During the 1960s he collaborated with Mario Pomilio, Domenico Rea, Luigi Incoronato, Gianfranco Venè and Leone Pacini Savoj on the literary review Le ragioni narrative, which he would edit throughout his life. He continued to work as a journalist and film critic. He was the vice secretary of the National Writers' Union for a decade. The novel Una spirale di nebbia (1966, translated into English in 1969) won him the Strega Prize and was made into an acclaimed film. He died in 2003.

==Partial list of works==
- La provincia addormentata, 1949
- Gli eredi del vento ("Heirs of the Wind"), 1950
- Figli difficili, 1954
- Fuochi a mare, 1957
- La dama di piazza, 1961 (Premio Napoli)
- Punto franco, 1965
- Una spirale di nebbia ("A Spiral of Mist"), 1966 (premio Strega)
- I cieli della sera, 1970 (premio Napoli)
- Gli ermellini neri, 1975
- Il colore del cristallo, 1977
- Le parole del silenzio, 1981 (premio Mediterraneo)
- Lo specchio cieco, 1984 (premio letterario Giovanni Verga, premio Hemingway, premio Fiuggi, una vita per la cultura)

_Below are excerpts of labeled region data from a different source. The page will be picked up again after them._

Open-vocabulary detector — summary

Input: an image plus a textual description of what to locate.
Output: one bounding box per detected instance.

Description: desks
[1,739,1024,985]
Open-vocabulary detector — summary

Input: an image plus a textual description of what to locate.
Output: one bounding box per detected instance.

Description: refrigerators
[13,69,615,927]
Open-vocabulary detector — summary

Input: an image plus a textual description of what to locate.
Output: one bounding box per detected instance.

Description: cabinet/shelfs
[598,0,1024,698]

- I giorni della conchiglia, 1982 (premio Sirmione Catullo, premio Rosone d’oro Pescara)
- Terre basse, 1992 (premio Sila, premio Il Pane - Castiglione del Lago, premio Boccaccio, premio Frontino - Montefeltro, premio Selezione - Penne)
- Il cuore della vita, 1995
- Il pellicano di pietra, 1996 (premio Fregene, premio Selezione Campiello, premio Viadana, premio Rhegium Julii, premio Gioi Cilento, premio Pirandello)
- Gli altri, 1999

==Bibliography==
- Pompeo Giannantonio. Invito alla lettura di Michele Prisco. Volume 49 of Invito alla Lettura: Sezione italiana. Mursia, 1977.
- Aurelio Benevento. La narrativa di Michele Prisco. De Luca, 1972.